More than 30 percent of physicians use tablet devices, compared to 5 percent of U.S. consumers, according to results of a study released June 16 by QuantiaMD, a mobile/online physician community. QuantiaMD surveyed more than 3,700 physicians for the study.
Among the physician tablet users, 20 percent said they use their tablets in clinical settings. Sixty-five percent of respondents indicated that they are likely to use a tablet within the next few years to help their practice. Twenty-five percent of respondents identified themselves as “Super Mobile” users – they own both smartphones and tablets. The super-users access online resources at significantly higher rates than physicians who only use either a tablet or a smartphone, according to the research.
According to the study report physicians would most like to use their mobile devices to access EMR data and for e-prescribing. Patient privacy and liability concerns rand among the top barriers to mobile use. Additionally, physicians are concerned about reimbursement for patient care and professional consulting activities when using mobile technology.
The study found that the vast majority of respondents purchased their mobile device personally or for their private practice. However, about 18 percent received their devices from the institutions for which they work. The report said that institutions that currently supply their physicians with mobile devices tend to provide smartphones and Blackberry devices, but 16 perecnt of respondents with institution-supplied devices were provided with a tablet.
“We were not surprised to see that 80 percent of the respondents -- a significantly higher percentage than the national average -- owned a mobile device, or that 44 percent of physicians who do not yet have a mobile device intend to purchase one in 2011,” said Mary Modahl, chief marketing officer at QuantiaMD. “What did surprise us was the momentum of tablets, which we knew to be strong, turned out to be even faster than we had originally expected. Also of interest was the growing role of institutions in supplying mobile devices and the fact that though a physician’s age is a slight barrier to smartphone adoption, tablet adoption has met with no age-related resistance.”

▸ What is expected:
Reproduce everything from "More than 30" down to "for the study." in the article on physicians' tablet use, word for word.

▸ Material provided:

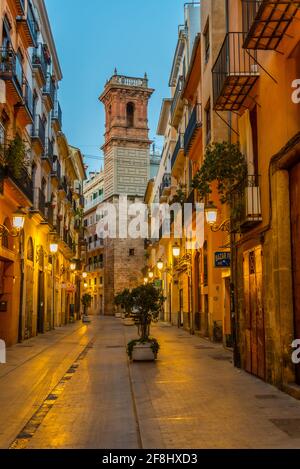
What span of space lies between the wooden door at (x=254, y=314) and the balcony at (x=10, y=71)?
10.2 metres

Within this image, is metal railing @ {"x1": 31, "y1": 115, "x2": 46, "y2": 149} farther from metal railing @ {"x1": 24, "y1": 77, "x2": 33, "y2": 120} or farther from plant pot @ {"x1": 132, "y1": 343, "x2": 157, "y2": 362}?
plant pot @ {"x1": 132, "y1": 343, "x2": 157, "y2": 362}

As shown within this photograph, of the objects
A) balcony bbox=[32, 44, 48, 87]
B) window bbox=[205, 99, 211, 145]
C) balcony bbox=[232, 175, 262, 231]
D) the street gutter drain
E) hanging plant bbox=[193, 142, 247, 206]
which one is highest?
balcony bbox=[32, 44, 48, 87]

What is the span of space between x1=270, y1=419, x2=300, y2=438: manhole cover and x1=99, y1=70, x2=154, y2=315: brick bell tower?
61.6m

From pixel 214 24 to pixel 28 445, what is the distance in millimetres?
17718

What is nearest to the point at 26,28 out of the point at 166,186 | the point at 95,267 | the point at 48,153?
the point at 48,153

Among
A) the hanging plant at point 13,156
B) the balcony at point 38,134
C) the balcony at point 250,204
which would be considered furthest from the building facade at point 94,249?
the balcony at point 250,204

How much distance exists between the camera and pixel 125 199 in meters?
69.0

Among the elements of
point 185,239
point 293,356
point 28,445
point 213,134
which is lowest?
point 28,445

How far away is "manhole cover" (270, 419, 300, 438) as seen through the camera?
7000 mm

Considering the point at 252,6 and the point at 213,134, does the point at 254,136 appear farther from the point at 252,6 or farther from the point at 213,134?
the point at 213,134

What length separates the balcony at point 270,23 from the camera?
342 inches

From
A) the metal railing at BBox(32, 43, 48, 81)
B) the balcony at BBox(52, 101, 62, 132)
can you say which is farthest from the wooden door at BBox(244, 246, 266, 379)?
the balcony at BBox(52, 101, 62, 132)

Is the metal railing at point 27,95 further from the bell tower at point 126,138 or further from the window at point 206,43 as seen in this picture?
the bell tower at point 126,138
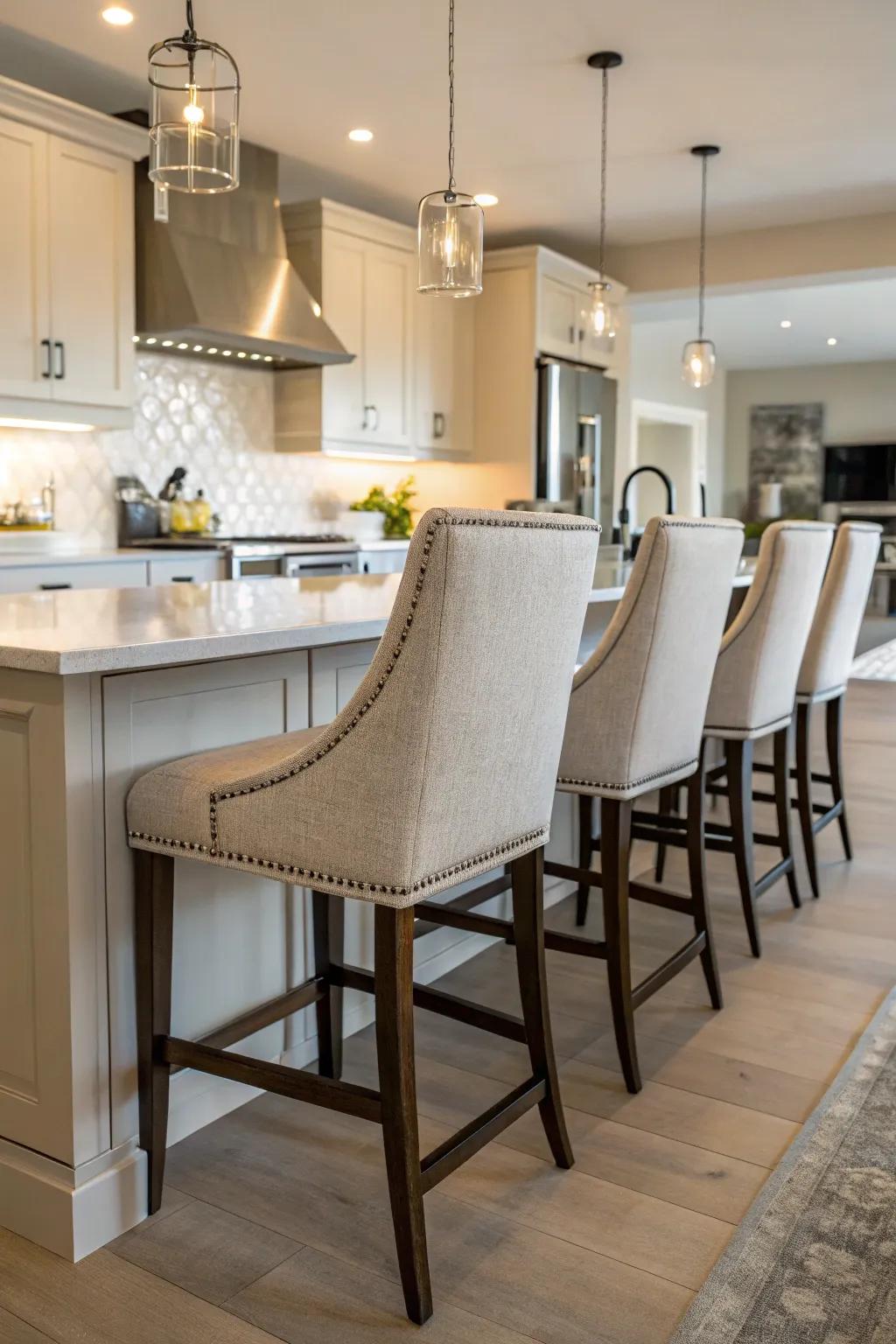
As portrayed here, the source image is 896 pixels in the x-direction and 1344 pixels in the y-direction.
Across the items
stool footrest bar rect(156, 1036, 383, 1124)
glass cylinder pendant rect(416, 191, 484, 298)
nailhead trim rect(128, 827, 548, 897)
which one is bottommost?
stool footrest bar rect(156, 1036, 383, 1124)

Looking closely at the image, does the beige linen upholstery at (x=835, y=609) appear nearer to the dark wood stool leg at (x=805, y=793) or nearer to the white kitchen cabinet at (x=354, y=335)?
the dark wood stool leg at (x=805, y=793)

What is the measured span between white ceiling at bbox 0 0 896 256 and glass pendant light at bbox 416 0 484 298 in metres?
1.12

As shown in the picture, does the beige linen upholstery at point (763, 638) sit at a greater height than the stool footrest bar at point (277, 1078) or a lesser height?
greater

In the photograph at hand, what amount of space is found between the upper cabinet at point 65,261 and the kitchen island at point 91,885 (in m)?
2.37

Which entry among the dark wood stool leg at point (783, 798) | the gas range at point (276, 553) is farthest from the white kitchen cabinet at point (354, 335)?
the dark wood stool leg at point (783, 798)

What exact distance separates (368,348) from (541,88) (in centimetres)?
170

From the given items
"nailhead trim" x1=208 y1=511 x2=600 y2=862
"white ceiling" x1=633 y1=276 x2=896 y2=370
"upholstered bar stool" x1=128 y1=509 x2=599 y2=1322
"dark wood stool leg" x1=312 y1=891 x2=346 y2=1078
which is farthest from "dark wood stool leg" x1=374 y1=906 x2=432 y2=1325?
"white ceiling" x1=633 y1=276 x2=896 y2=370

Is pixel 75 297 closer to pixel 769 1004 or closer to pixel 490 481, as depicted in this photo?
pixel 490 481

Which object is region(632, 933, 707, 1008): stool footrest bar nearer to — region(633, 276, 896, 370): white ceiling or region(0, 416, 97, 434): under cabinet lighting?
region(0, 416, 97, 434): under cabinet lighting

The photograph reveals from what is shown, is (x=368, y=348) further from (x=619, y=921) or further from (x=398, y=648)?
(x=398, y=648)

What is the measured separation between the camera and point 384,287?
18.7 feet

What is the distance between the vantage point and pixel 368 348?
18.6 ft

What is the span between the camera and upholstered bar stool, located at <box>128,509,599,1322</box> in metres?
1.44

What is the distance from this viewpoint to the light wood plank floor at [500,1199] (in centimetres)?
153
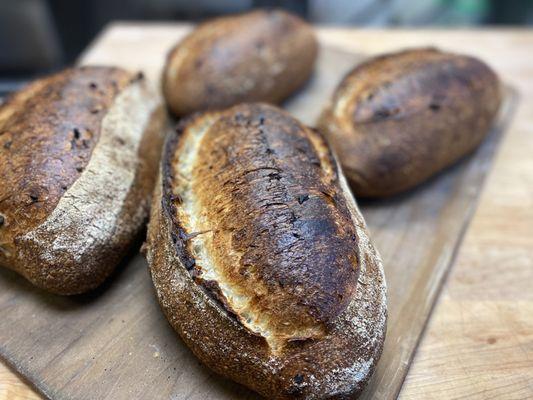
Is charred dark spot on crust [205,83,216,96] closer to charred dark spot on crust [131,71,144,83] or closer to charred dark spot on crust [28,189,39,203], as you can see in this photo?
charred dark spot on crust [131,71,144,83]

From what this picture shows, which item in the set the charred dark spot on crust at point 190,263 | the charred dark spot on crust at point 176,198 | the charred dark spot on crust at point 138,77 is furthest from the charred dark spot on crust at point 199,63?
the charred dark spot on crust at point 190,263

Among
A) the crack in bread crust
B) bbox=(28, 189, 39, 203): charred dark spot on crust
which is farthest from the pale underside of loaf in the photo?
bbox=(28, 189, 39, 203): charred dark spot on crust

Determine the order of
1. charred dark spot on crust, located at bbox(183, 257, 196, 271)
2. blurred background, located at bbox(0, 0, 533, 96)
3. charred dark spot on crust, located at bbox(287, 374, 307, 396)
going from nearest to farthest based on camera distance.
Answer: charred dark spot on crust, located at bbox(287, 374, 307, 396)
charred dark spot on crust, located at bbox(183, 257, 196, 271)
blurred background, located at bbox(0, 0, 533, 96)

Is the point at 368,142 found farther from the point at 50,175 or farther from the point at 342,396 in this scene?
the point at 50,175

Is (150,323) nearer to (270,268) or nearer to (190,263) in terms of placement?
(190,263)

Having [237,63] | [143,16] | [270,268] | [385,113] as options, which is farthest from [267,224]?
[143,16]

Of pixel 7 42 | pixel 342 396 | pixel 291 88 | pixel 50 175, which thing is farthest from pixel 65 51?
pixel 342 396

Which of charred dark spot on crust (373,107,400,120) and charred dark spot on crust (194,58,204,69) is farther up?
charred dark spot on crust (194,58,204,69)

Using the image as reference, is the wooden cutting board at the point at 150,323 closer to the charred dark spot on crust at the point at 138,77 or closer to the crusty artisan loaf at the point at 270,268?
the crusty artisan loaf at the point at 270,268
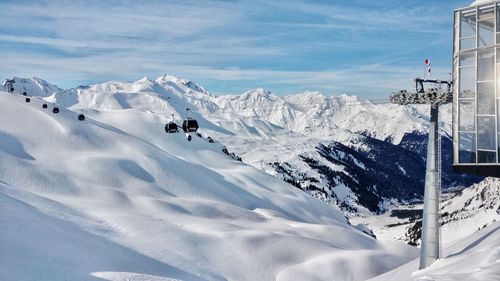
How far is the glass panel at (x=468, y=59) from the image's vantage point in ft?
137

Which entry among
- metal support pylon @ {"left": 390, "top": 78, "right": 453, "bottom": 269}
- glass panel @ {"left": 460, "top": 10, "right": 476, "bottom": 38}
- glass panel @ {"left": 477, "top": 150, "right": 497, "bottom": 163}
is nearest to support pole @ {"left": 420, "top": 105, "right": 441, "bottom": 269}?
metal support pylon @ {"left": 390, "top": 78, "right": 453, "bottom": 269}

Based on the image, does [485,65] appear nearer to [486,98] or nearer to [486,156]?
[486,98]

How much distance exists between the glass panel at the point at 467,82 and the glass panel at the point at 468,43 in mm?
1592

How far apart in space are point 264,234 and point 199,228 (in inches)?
536

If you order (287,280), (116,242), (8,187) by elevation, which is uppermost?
(8,187)

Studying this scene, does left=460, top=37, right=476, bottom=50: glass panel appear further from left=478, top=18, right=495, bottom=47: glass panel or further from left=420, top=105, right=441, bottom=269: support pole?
left=420, top=105, right=441, bottom=269: support pole

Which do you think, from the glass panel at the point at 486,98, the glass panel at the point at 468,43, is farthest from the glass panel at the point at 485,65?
the glass panel at the point at 468,43

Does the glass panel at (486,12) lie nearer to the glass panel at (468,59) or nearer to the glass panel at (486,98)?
the glass panel at (468,59)

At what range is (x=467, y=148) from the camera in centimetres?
4262

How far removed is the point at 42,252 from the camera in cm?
7300

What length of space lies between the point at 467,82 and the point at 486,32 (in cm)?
385

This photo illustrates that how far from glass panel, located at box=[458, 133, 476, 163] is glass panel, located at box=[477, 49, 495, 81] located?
4.40 metres

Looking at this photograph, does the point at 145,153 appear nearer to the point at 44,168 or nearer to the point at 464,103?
the point at 44,168

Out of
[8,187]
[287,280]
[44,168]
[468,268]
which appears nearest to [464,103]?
[468,268]
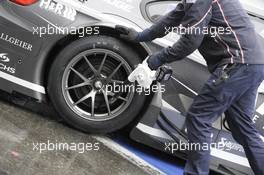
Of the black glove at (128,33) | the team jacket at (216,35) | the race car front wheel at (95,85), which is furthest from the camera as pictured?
the race car front wheel at (95,85)

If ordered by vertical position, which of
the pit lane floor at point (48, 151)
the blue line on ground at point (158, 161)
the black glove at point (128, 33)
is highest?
the black glove at point (128, 33)

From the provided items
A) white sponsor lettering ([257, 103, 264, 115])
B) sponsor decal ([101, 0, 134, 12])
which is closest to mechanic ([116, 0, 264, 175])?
white sponsor lettering ([257, 103, 264, 115])

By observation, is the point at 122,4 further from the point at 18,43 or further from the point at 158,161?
the point at 158,161

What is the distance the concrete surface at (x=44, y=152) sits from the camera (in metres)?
4.49

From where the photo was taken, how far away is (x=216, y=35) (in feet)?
14.7

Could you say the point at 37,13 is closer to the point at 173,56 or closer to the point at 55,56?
the point at 55,56

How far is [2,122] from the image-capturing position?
497cm

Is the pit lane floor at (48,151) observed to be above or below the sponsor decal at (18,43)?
below

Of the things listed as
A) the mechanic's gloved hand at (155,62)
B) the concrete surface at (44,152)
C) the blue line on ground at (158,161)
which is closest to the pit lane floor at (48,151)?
the concrete surface at (44,152)

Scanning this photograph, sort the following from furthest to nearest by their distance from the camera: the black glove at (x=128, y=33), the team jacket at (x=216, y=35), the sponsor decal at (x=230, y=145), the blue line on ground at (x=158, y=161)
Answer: the blue line on ground at (x=158, y=161) → the sponsor decal at (x=230, y=145) → the black glove at (x=128, y=33) → the team jacket at (x=216, y=35)

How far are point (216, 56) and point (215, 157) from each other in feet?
3.26

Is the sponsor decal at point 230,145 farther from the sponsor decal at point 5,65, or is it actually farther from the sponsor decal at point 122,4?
the sponsor decal at point 5,65

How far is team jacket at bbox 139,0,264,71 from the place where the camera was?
4.35 meters

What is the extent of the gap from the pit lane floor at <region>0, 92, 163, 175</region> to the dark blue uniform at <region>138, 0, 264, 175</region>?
24.1 inches
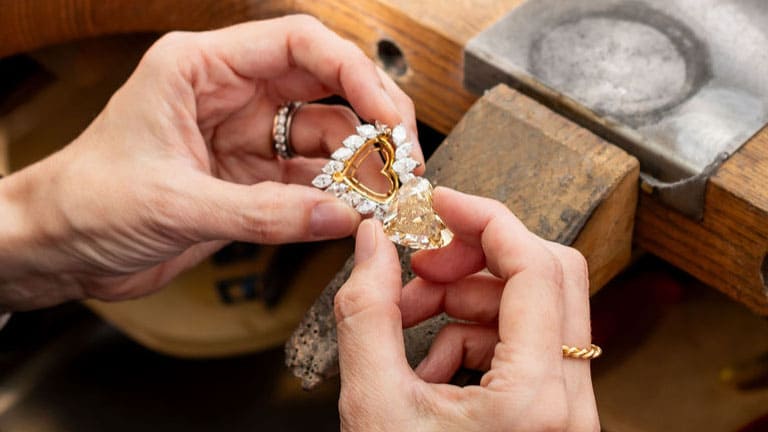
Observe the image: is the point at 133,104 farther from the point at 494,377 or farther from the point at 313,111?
the point at 494,377

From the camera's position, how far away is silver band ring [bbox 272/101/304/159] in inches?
40.4

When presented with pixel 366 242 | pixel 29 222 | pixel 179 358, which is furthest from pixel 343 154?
pixel 179 358

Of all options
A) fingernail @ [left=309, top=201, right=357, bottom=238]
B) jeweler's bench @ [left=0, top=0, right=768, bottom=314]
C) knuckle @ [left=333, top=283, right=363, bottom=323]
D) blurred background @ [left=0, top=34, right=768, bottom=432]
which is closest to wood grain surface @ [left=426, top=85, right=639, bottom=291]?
jeweler's bench @ [left=0, top=0, right=768, bottom=314]

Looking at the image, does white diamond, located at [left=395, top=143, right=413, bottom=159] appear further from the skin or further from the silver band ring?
the silver band ring

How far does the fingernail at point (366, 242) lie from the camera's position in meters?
0.75

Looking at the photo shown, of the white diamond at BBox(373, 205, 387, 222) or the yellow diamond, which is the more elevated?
the yellow diamond

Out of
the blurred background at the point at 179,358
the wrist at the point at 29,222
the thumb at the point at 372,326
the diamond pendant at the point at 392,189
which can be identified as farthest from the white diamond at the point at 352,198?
the blurred background at the point at 179,358

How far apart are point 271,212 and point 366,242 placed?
0.12m

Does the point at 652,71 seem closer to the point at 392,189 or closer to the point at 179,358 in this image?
the point at 392,189

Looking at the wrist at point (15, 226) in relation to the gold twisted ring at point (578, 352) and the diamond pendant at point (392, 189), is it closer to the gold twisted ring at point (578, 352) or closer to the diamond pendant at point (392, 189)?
the diamond pendant at point (392, 189)

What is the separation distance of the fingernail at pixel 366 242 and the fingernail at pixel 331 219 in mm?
56

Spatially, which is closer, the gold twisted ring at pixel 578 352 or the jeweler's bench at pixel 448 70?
the gold twisted ring at pixel 578 352

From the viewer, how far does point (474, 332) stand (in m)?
0.81

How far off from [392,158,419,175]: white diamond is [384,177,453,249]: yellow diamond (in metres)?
0.02
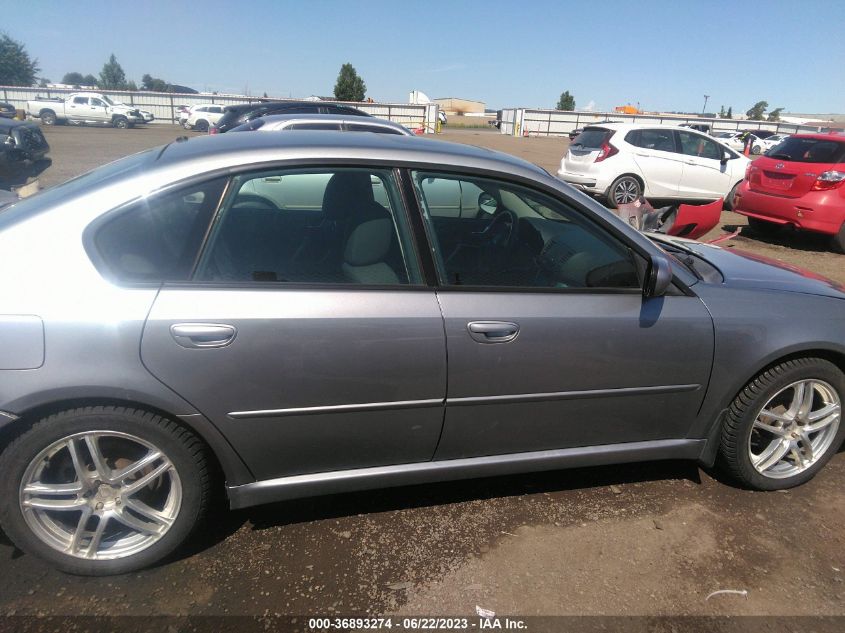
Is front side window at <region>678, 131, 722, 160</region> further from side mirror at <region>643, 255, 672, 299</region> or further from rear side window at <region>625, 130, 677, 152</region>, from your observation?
side mirror at <region>643, 255, 672, 299</region>

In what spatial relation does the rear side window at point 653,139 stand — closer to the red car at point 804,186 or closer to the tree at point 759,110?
the red car at point 804,186

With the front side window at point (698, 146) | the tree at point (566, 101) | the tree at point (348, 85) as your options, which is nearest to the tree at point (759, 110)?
the tree at point (566, 101)

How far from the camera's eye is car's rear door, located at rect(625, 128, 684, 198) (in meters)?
10.6

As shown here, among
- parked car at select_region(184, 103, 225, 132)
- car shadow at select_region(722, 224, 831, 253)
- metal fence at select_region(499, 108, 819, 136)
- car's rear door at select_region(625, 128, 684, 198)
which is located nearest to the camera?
car shadow at select_region(722, 224, 831, 253)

▸ Exercise solution:
More than 30 percent of physicians use tablet devices, compared to 5 percent of U.S. consumers, according to results of a study released June 16 by QuantiaMD, a mobile/online physician community. QuantiaMD surveyed more than 3,700 physicians for the study.